TRECHO DO TEXTO.
•••
Aos 87 anos, o historiador e cientista político Boris Fausto acompanha com preocupação a campanha eleitoral e "uma tendência autoritária de direita" nunca vista com tal força no país. Mas, diante das dificuldades do país, Bolsonaro não vai liderar esse campo por muito tempo, diz ele. O caminho está aberto para outra figura menos "tosca".
"Vivemos um irracionalismo impressionante"
Por Fernando Taquari | Valor Econômico
SÃO PAULO - Aos 87 anos, o historiador Boris Fausto acompanha com preocupação os desdobramentos da eleição. Em sua opinião, a democracia brasileira está sob ameaça com uma vitória de Fernando Haddad (PT) e, sobretudo, de Jair Bolsonaro (PSL). "Vivemos um irracionalismo impressionante".
O capitão reformado do Exército, segundo Fausto, já demonstrou que não tem apreço pelo regime democrático e por isso representa um risco evidente. No caso de Haddad, ainda que o considere melhor do que o partido, o historiador vê indícios de um autoritarismo por parte de petistas ao mesmo tempo que aponta a falta de esforço do candidato do PT em promover um aceno para uma aliança com setores de centro.
Ex-professor de ciência política da Universidade de São Paulo (USP) e autor de estudos clássicos sobre a história do Brasil, Boris Fausto não descarta ainda a possibilidade de um governo petista adotar uma linha radical e ser alvo, diante da polarização extrema do país, de um golpe por parte de grupos militares com o apoio de civis.
"A figura do general tomando o Poder parece ter passado. A substituição disso se faz de uma forma muito insidiosa, com o controle do Judiciário e da imprensa, além de outras situações que vão corroendo a democracia por dentro e chegam à negação do regime. Isso é nítido e perigoso", afirma.
•••
LINHAS.
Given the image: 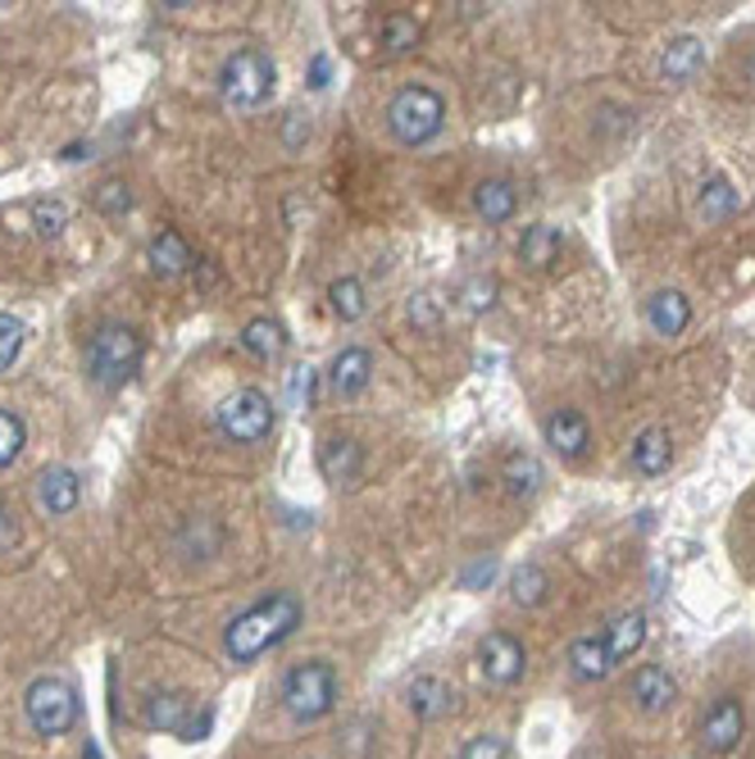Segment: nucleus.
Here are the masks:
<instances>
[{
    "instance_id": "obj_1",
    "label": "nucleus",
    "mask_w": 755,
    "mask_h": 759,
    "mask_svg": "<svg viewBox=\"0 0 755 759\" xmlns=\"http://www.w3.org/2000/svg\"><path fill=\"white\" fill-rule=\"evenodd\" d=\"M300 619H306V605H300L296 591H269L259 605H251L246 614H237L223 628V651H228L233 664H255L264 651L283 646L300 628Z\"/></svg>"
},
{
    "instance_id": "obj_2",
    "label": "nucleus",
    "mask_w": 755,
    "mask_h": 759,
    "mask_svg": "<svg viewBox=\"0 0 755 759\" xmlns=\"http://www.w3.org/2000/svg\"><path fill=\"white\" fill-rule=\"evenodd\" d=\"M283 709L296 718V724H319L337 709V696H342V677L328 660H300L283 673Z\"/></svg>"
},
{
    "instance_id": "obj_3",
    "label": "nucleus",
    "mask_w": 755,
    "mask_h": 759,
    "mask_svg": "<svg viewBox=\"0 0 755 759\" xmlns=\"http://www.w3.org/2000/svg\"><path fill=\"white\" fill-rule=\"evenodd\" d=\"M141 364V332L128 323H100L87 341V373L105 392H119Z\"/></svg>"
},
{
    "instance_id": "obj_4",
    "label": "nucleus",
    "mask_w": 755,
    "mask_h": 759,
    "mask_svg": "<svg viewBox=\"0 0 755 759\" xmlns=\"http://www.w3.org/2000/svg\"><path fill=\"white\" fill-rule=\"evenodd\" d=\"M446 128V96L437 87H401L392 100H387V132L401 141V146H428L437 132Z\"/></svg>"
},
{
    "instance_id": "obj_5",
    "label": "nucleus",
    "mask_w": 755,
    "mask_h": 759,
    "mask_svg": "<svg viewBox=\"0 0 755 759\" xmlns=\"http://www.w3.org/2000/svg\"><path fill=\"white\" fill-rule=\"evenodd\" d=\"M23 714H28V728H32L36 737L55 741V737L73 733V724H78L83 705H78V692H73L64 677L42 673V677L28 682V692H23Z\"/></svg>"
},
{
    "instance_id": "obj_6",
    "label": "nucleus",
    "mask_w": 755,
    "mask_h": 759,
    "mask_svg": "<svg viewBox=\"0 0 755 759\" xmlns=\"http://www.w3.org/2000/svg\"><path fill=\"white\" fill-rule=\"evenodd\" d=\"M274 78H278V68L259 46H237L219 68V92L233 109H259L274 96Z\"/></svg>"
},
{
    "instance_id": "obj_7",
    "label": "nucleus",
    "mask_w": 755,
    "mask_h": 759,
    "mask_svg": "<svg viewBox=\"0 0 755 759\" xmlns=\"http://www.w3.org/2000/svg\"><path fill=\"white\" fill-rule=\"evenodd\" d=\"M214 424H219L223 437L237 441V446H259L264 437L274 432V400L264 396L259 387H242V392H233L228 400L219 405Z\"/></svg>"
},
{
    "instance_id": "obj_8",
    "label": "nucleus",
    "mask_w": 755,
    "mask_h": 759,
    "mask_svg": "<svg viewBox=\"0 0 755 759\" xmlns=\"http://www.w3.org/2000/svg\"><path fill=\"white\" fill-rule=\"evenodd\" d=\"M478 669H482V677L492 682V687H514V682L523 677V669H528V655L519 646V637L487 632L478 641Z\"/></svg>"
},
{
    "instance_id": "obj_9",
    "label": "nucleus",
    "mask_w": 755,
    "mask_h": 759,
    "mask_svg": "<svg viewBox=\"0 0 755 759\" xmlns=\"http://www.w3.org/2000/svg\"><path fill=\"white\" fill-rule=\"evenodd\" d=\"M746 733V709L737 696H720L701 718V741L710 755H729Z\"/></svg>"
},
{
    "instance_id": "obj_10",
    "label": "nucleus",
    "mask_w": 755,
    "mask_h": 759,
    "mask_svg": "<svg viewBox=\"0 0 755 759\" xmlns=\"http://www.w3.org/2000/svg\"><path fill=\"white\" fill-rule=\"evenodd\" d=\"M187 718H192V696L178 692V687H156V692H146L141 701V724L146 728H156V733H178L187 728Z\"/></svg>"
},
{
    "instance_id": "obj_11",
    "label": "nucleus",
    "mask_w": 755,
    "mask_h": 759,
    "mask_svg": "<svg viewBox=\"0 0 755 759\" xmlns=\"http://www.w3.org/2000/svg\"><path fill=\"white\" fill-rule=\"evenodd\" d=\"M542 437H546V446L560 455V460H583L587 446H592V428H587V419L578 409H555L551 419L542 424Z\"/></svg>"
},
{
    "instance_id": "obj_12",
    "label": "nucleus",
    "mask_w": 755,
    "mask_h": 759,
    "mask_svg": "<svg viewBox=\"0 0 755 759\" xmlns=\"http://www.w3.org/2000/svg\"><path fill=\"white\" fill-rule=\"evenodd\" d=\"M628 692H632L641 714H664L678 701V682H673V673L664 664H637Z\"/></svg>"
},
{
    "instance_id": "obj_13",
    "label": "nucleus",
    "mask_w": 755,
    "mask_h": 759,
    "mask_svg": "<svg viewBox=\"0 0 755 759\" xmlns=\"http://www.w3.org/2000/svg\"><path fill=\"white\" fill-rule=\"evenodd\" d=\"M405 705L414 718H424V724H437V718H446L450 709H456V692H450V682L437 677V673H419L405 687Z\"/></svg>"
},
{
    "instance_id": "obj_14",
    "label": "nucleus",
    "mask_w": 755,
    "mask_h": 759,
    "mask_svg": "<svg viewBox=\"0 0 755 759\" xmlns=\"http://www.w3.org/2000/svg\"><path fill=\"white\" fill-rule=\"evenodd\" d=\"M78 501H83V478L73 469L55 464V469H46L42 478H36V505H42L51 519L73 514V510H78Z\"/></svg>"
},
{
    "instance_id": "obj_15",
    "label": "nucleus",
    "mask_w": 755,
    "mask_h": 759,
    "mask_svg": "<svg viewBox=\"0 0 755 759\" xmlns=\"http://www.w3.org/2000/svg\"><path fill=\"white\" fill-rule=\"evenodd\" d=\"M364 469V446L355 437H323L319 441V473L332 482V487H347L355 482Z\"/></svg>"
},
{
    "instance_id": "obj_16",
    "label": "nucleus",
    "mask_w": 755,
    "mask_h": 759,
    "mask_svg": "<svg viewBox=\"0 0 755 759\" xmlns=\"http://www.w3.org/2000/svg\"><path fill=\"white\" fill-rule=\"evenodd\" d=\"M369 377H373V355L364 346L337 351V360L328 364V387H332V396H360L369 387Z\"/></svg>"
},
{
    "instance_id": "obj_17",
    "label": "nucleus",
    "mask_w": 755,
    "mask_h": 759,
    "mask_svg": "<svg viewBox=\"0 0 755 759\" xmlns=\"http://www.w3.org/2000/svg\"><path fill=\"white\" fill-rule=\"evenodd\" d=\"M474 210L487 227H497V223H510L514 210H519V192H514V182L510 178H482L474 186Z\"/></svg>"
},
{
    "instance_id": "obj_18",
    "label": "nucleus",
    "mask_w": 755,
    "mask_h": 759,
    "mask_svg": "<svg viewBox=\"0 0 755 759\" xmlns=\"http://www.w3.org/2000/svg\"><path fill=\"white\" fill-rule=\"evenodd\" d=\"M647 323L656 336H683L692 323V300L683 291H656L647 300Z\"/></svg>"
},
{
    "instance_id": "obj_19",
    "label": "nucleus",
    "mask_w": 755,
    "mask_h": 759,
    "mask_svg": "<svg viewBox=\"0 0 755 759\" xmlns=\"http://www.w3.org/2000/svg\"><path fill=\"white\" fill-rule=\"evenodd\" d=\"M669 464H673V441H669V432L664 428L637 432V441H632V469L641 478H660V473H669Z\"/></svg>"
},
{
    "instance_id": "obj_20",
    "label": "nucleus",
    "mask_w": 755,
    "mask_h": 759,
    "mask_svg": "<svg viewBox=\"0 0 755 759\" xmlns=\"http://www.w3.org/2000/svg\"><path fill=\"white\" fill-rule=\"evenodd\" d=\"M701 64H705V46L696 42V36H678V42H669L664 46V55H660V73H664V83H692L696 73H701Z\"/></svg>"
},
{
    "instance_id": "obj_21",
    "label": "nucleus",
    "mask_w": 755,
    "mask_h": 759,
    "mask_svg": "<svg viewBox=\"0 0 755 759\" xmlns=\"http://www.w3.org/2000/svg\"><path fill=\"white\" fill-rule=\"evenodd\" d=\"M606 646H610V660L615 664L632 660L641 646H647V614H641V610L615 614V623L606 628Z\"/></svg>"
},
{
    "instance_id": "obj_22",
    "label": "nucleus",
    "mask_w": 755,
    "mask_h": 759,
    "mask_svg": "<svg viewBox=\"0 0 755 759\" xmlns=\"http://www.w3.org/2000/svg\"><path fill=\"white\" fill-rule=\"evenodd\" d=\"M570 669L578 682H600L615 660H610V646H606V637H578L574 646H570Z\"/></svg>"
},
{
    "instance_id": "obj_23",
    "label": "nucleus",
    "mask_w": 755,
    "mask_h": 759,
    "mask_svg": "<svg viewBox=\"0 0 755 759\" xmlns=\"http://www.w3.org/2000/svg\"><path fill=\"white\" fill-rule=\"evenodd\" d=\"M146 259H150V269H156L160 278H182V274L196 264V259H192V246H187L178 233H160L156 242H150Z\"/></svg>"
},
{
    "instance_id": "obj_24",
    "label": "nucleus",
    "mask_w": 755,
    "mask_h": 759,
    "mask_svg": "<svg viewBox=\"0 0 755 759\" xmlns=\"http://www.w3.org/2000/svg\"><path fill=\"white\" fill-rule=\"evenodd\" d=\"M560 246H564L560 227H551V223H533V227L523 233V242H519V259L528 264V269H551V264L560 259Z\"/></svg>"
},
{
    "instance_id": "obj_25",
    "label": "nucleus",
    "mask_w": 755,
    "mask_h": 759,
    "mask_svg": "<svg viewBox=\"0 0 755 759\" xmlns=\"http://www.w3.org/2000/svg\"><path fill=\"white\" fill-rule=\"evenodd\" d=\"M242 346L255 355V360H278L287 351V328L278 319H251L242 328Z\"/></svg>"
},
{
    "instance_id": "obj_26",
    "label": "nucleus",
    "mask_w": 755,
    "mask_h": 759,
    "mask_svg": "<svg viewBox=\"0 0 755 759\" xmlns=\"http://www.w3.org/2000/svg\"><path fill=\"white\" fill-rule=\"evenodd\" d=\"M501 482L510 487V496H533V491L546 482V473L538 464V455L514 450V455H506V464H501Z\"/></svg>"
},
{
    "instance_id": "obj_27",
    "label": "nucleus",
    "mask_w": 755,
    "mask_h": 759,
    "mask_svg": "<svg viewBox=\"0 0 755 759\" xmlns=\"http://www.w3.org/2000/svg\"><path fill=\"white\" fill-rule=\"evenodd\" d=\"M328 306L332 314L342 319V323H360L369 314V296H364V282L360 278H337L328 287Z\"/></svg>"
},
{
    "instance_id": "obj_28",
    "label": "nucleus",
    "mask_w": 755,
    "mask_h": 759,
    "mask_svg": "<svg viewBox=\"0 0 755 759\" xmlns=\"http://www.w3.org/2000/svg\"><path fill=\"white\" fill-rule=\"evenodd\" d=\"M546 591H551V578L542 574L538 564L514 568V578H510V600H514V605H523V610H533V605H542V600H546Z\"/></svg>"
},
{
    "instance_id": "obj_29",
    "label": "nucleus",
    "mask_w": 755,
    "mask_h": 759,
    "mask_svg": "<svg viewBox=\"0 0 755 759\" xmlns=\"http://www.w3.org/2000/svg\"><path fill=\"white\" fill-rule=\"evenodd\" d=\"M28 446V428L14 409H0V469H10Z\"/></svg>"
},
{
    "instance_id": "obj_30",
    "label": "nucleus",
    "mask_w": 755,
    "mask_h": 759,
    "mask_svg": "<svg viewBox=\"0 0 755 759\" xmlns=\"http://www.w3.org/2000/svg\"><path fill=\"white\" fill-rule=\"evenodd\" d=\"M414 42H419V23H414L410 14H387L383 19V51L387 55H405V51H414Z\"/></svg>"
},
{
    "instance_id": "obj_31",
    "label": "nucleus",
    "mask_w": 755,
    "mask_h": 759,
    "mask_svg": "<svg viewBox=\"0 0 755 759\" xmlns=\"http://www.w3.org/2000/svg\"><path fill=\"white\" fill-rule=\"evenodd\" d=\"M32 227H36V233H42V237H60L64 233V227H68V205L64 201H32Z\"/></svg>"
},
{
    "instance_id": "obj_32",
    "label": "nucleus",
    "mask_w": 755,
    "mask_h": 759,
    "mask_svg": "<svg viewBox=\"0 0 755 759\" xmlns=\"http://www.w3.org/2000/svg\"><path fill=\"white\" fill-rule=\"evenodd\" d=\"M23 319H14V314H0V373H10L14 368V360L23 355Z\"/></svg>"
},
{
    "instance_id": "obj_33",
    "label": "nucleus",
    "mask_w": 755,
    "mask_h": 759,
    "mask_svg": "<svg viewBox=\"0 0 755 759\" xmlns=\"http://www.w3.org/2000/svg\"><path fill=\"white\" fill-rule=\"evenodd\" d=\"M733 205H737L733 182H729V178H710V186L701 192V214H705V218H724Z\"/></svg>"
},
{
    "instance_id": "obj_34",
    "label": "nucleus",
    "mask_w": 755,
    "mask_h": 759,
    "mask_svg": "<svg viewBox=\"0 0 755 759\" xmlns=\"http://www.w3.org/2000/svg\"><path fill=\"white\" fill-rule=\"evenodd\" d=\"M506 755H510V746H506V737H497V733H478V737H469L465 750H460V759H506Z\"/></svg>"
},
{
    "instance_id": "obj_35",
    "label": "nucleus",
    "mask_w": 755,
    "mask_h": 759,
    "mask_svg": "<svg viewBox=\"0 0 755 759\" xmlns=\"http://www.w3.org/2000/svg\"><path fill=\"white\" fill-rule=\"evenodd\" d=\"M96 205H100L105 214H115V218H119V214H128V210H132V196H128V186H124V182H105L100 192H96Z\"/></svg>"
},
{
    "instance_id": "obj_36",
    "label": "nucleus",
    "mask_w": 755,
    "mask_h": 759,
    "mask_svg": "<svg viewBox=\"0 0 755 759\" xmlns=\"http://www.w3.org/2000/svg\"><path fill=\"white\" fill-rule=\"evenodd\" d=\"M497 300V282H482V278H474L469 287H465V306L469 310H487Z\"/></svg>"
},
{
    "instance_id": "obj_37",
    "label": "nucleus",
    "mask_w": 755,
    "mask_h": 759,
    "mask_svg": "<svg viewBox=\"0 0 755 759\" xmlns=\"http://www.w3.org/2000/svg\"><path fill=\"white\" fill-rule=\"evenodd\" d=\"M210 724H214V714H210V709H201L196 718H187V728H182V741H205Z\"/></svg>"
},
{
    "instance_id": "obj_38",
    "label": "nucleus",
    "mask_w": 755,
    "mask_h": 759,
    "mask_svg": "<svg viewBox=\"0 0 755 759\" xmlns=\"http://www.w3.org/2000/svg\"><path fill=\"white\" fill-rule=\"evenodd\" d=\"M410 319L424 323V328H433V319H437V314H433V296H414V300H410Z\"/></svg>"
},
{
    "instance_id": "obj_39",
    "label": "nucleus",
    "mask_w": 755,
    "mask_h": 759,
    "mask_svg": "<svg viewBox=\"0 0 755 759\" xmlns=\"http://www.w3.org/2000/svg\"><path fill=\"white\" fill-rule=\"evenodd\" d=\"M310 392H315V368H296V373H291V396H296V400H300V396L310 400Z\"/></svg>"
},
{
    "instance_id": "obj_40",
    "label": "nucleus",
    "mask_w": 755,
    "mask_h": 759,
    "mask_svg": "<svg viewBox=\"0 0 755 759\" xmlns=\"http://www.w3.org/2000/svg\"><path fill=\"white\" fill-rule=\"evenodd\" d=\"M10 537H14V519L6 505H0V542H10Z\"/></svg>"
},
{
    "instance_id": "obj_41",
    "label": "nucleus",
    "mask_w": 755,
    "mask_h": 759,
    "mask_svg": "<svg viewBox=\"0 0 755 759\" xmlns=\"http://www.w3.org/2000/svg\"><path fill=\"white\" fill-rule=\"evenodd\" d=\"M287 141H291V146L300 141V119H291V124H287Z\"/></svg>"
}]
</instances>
•••
OBJETIVO. Transcreva o trecho sobre Boris Fausto do começo ao fim, sem mudar nenhuma palavra. As linhas acima vêm de outra fonte, sem ligação com o trecho.

RESPOSTA.
Aos 87 anos, o historiador e cientista político Boris Fausto acompanha com preocupação a campanha eleitoral e "uma tendência autoritária de direita" nunca vista com tal força no país. Mas, diante das dificuldades do país, Bolsonaro não vai liderar esse campo por muito tempo, diz ele. O caminho está aberto para outra figura menos "tosca".
"Vivemos um irracionalismo impressionante"
Por Fernando Taquari | Valor Econômico
SÃO PAULO - Aos 87 anos, o historiador Boris Fausto acompanha com preocupação os desdobramentos da eleição. Em sua opinião, a democracia brasileira está sob ameaça com uma vitória de Fernando Haddad (PT) e, sobretudo, de Jair Bolsonaro (PSL). "Vivemos um irracionalismo impressionante".
O capitão reformado do Exército, segundo Fausto, já demonstrou que não tem apreço pelo regime democrático e por isso representa um risco evidente. No caso de Haddad, ainda que o considere melhor do que o partido, o historiador vê indícios de um autoritarismo por parte de petistas ao mesmo tempo que aponta a falta de esforço do candidato do PT em promover um aceno para uma aliança com setores de centro.
Ex-professor de ciência política da Universidade de São Paulo (USP) e autor de estudos clássicos sobre a história do Brasil, Boris Fausto não descarta ainda a possibilidade de um governo petista adotar uma linha radical e ser alvo, diante da polarização extrema do país, de um golpe por parte de grupos militares com o apoio de civis.
"A figura do general tomando o Poder parece ter passado. A substituição disso se faz de uma forma muito insidiosa, com o controle do Judiciário e da imprensa, além de outras situações que vão corroendo a democracia por dentro e chegam à negação do regime. Isso é nítido e perigoso", afirma.